Y respecto al segundo tema, después de reseñar la jurisprudencia de la Corte sobre el fenómeno de las denominadas “concausas” durante la vigencia del Código Penal de 1936, que especificaba el homicidio concausal y aludir a posteriores pronunciamientos sobre el particular, concluye manifestando:
“…la Corte ha avanzado de manera notable al no enfocar el problema desde la estrecha perspectiva de las denominadas ‘concausas’, precisando en cambio que la relación de causalidad no es presupuesto suficiente de responsabilidad penal y advirtiendo que la simple violación al deber de cuidado tampoco es requisito suficiente para la deducción de responsabilidad penal. Pero lo que hasta el momento no ha hecho la Sala Penal de nuestra Corte Suprema de Justicia es establecer desde el punto de vista jurisprudencial cuál es el requisito que adicionalmente a la relación de causalidad y la violación del deber de cuidado debe estar demostrado dentro del proceso penal para poder admitir cuando menos la configuración objetiva del delito…”(negrillas del texto).
Luego agrega:
“La importancia de este concreto aspecto de la relación de causalidad dentro del proceso de la referencia se deriva de que estando demostrada la producción de una quemadura en el pene del menor durante el transcurso de la operación a la que fue sometido por parte del cirujano Jesús Egidio Solis Banguero (aun cuando se discuta si ella fue de primero o de tercer grado), ello solo alcanzaría para establecer un eventual nexo causal entre la conducta de mi poderdante y las lesiones finalmente sufridas por el menor (siempre sobre el supuesto de la enorme extensión lineal de las cadenas causales), así como quizás pudiera llegar a considerarse probada la existencia de una falta al deber de cuidado de Solís Banguero en el transcurso de la intervención quirúrgica. Pero lo que de ninguna manera está demostrado dentro del proceso es que la quemadura sufrida por el menor durante la circuncisión a que fue sometido haya evolucionado (¿evolucionan las quemaduras?) hasta generar la necrotización y pérdida funcional del órgano de la reproducción.”
Por consiguiente, si se abordara el estudio de tan interesante problema teórico podría sentarse el presupuesto de:
“que la simple demostración del nexo causal y la prueba de una infracción al deber de cuidado no son condiciones suficientes para dar por demostrado el aspecto objetivo del delito, sino que adicionalmente a ello se requiere que el riesgo desaprobado así creado por el autor se concrete en el resultado; y como en el caso materia de estudio no se demostró que la quemadura ocasionada por mi defendido al menor en el transcurso de la operación haya sido la que se concretó en la pérdida funcional del órgano de la reproducción, el médico Solis Banguero debería resultar absuelto.”

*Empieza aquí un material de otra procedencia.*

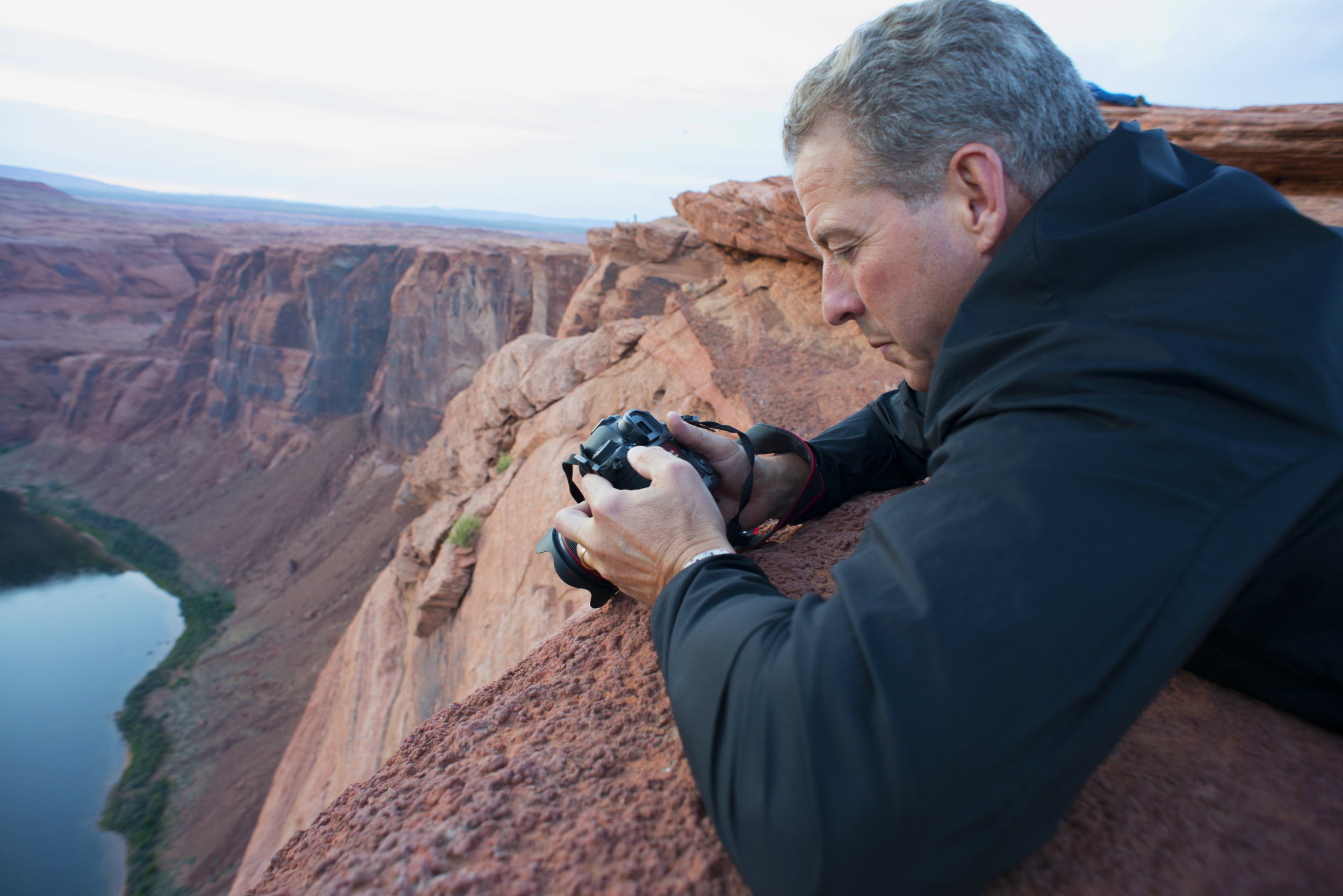 Bill Madden still looking for that polarizer.  Horseshoe bend, Arizona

CONSIDERACIONES DE LA CORTE:
La problemática generada por la aplicación del principio de causalidad contemplado en el artículo 21 del Código Penal, sufrió modificación en Colombia con la supresión de la previsión específica del llamado homicidio concausal en el Código Penal de 1980 (Decreto 100), circunscribiéndose la controversia a dos hipótesis: existencia real de la causa determinante del hecho punible, atribuible a la acción u omisión del agente, o de la concausa que por sí sola sea suficiente o idónea para producir el resultado dañino, evento en el cual desaparecería o tendría una materialización diferente el hecho punible como tal, en concreto.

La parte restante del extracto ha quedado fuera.